Radio is a patchwork blanket

It’s Flashback Friday.  Every Friday we bring back a golden oldie article from yesteryear. A chance for you to re-read it and see if it is still relevant today!

I’ve mentioned before my obsession with radio. 

I split music radio into two main components, and when asked to describe it, I have said you need to think about a patchwork quilt or blanket. A patchwork blanket is made up from a collection of different chunks or bits that are carefully stitched together in order to create the single larger entity which is a, erm, blanket. Music radio should be a collection of chunks, whether those chunks are the songs, the commercials, the trailers, the news, the travel info, or whatever, they should be stitched together by the presenter into one larger entity – a radio show.

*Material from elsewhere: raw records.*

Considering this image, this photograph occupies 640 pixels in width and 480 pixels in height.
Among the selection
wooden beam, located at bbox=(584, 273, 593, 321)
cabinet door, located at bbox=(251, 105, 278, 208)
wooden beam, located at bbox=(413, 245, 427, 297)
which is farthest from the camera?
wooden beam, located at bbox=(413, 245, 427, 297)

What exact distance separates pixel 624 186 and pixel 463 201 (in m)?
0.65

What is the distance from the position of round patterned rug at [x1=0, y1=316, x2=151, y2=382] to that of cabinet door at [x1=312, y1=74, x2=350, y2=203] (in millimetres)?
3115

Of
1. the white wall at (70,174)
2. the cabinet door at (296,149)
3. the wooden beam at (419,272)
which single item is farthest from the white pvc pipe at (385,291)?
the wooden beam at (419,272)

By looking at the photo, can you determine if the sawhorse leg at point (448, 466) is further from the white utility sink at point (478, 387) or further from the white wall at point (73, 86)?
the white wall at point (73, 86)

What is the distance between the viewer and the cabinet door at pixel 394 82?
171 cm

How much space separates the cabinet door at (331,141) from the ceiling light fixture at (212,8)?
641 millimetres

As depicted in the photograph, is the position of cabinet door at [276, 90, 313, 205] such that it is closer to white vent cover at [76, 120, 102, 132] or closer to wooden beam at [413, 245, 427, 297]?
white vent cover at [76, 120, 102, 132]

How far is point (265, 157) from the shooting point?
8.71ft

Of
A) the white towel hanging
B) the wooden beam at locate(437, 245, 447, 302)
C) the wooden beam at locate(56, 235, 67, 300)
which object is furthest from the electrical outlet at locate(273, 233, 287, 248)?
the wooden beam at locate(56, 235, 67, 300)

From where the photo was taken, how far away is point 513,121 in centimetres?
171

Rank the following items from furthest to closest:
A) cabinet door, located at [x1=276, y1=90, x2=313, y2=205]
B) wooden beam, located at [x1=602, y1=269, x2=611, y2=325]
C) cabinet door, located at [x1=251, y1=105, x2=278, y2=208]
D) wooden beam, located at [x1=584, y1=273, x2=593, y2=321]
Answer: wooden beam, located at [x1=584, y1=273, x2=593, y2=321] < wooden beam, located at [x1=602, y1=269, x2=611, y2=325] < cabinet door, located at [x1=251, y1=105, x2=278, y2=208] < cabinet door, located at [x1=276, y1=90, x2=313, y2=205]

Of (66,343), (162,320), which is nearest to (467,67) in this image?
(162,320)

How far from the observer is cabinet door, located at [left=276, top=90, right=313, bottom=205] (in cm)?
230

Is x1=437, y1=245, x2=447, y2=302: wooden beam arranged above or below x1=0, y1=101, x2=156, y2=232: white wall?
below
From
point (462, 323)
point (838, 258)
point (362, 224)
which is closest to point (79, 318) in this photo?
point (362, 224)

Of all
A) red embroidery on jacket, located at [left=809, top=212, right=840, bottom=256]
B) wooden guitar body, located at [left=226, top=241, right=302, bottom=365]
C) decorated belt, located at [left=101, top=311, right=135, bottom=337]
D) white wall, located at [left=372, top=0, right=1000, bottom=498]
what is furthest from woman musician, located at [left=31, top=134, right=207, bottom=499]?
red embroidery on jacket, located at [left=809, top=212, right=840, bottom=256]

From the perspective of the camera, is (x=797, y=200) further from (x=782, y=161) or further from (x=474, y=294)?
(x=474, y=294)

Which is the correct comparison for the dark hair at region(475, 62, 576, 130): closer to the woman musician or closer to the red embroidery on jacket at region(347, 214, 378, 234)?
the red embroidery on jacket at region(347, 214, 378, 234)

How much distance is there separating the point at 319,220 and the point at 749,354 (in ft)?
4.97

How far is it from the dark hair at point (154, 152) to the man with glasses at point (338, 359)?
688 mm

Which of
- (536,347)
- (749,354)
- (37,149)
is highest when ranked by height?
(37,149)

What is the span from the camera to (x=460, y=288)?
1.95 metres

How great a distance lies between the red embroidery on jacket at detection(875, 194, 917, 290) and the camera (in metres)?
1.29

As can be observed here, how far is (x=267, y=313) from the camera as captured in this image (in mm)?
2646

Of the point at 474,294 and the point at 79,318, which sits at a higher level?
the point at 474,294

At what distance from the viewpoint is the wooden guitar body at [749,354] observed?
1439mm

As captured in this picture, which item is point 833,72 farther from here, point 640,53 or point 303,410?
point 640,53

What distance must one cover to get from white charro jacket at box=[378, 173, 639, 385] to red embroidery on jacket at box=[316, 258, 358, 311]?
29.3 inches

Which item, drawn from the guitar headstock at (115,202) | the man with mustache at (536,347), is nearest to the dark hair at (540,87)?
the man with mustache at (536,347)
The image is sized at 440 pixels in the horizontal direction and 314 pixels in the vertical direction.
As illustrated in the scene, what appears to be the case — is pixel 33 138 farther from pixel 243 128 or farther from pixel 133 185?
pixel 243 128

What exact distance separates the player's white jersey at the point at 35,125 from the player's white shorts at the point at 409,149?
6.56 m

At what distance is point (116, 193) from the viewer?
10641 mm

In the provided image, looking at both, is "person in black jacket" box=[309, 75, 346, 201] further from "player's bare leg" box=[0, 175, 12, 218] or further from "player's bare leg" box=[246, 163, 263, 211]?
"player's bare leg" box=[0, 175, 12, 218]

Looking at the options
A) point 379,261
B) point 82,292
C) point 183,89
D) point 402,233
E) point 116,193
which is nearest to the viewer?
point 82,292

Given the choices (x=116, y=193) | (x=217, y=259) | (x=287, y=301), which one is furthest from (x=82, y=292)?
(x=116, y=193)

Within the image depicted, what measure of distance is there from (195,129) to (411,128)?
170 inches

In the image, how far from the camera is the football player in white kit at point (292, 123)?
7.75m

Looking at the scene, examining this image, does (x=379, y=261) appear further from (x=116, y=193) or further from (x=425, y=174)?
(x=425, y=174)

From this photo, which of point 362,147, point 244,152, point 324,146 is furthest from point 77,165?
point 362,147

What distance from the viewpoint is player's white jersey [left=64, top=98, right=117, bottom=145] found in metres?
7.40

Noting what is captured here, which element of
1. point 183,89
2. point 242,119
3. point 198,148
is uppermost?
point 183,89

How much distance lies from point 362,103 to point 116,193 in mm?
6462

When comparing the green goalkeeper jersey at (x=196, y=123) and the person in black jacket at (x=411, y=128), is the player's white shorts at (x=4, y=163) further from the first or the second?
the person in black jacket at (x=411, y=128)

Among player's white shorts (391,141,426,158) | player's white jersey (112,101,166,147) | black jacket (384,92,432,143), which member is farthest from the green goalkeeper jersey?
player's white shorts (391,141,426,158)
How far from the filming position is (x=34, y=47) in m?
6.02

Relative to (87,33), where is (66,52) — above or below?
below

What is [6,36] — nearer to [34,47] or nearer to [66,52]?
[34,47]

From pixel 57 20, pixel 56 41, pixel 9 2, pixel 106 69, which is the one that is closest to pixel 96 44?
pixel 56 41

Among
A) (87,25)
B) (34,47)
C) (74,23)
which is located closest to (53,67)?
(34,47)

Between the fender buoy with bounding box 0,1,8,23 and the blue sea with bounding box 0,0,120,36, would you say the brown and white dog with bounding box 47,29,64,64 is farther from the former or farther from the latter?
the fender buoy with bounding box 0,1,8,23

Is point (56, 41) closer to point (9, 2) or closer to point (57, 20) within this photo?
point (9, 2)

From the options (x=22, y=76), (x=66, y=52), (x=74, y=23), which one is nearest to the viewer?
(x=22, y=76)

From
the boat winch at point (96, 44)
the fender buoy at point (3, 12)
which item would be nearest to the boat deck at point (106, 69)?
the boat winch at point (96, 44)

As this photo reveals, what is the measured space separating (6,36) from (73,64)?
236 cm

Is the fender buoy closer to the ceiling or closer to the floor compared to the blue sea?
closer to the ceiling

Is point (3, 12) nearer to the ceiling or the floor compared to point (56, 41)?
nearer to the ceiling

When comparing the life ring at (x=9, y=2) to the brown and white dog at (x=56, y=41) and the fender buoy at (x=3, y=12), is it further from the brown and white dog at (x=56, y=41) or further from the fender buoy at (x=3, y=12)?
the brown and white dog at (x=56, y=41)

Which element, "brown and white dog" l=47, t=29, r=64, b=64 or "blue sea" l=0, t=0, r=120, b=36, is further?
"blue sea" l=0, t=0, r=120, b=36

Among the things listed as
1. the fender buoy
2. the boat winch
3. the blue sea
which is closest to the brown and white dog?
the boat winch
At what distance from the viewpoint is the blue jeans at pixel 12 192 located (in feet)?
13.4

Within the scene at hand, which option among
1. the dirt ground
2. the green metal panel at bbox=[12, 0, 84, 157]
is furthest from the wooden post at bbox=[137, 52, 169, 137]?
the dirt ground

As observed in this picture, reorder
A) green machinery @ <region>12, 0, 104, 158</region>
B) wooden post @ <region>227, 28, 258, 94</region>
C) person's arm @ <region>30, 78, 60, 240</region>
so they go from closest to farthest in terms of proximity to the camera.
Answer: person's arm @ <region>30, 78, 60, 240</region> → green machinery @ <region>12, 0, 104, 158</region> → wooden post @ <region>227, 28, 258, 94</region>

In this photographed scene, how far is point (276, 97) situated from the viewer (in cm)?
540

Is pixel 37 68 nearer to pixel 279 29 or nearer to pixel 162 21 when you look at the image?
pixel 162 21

For too long now commercial radio has followed the model of removing the stitching and just laying the patches side by side. There’s no continuity, as they lay side by side with no real thought or cohesion. Indeed, the presenters speak in chunks too. They speak maybe 3 or 4 times an hour, usually to promote the breakfast show, making personality-void announcements more appropriately to if they were announcing platform alterations. So, the station has just a random collection of chunks and nothing to hold them all together.
The listener picks up on this and feels like he’s not part of anything real. True he can listen to the different chunks, but he’s got the radio on to give him something more than the chunks he could have just randomly selected on his iPod. Meanwhile, the radio station is desperately trying to be no different to his iPod.
Radio One successfully broadcasts its daytime shows as a collection of chunks beautifully stitched together by the presenter. That’s what gives it an edge. A listener feels part of something. But, why isn’t the commercial sector able to do this with its listeners?